I'm grateful to Neo-Neocon for tagging me with the book meme. Grateful because such a thoughtful writer is actually aware that I exist. It's like getting a nod in the hallway from your 7th grade crush!

I was delighted, too, to meet on her list some of my favorites -- Borges, for instance. She, however, has woven her pleasure around Charlotte Brontë. Can this be one of those Mars-Venus things where we agree to disagree? As a man, I find very little that engages or attracts me in "Jane Eyre." Emily, on the other hand. Now there's a stone-cold goddess of sadistic fiction. She out-Burroughs Burroughs. I never read a more sadistic, sexual and disturbed novel than "Wuthering Heights," and Juliet Barker's excellent biography of the Brontë sisters confirms my notion that Emily was the weirdest, most fascinating woman in literature.

I've watched this book questionnaire makeg its way around the Internet. It forces me to confront a disturbing fact of my life. If you read my natural answers to these questions, you'll see my current books are in an entirely different class from my long-term important ones.

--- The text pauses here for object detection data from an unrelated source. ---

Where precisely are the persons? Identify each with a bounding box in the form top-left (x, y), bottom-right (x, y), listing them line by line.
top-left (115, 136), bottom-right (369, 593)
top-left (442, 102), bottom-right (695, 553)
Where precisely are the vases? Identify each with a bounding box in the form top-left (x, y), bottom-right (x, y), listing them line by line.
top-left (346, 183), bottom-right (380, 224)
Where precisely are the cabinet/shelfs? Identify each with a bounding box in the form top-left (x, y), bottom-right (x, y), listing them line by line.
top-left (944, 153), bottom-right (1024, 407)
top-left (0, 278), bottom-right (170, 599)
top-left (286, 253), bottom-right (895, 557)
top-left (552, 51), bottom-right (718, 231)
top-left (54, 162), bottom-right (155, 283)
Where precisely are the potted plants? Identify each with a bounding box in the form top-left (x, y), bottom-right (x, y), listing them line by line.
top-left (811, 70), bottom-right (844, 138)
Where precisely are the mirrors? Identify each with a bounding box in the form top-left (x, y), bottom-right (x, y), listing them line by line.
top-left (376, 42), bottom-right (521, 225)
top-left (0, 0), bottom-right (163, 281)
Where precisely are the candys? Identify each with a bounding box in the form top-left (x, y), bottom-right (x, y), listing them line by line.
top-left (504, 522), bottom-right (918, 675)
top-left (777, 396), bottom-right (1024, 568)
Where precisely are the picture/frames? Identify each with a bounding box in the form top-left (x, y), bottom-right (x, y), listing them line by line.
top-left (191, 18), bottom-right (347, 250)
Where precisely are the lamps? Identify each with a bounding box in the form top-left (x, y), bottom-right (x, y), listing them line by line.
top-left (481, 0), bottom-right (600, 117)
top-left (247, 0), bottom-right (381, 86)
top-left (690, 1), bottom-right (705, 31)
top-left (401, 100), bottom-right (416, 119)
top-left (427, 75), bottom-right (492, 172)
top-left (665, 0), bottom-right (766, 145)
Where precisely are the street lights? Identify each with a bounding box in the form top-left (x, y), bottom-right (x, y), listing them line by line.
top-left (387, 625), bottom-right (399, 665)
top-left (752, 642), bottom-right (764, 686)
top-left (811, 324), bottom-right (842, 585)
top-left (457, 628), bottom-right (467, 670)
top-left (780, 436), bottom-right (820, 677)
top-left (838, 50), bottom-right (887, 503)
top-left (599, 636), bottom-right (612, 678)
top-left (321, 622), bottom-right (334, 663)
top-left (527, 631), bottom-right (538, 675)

I was raised on novels -- great, sprawling books like "War and Peace," Scott, Stendhal, Joyce, Dumas, Dickens, Faulkner, "Moby Dick." I was laid up with a double hernia the summer I turned 22, and couldn't do my usual summer break job on the assembly line. I used the time to read "Two Years Before the Mast" and everything written by Joseph Conrad. It wasn't just classics, though; I read Ray Bradbury, Raymond Chandler and Dashiel Hammett, too.

And poetry. Oceans and oceans of poetry. Most of it pre-1950. My friend Peter and I started out with Keats when we were 17, and from there we roamed everywhere. In college, I noticed that the literature offerings skipped right from Pope to Wordsworth, omitting 50 years. So I dug up Cowper, Collins, Gray, Swift, Kit Smart, and Goldsmith and read them and thought they were great fun. The reason for their modern unpopularity jump right off the page: strict rules and a fully developed convention. Yet that's what makes this poetry so surreal. And what does it say about poetry that, from that age that wrote such controlled verse, four of the names on my list died insane?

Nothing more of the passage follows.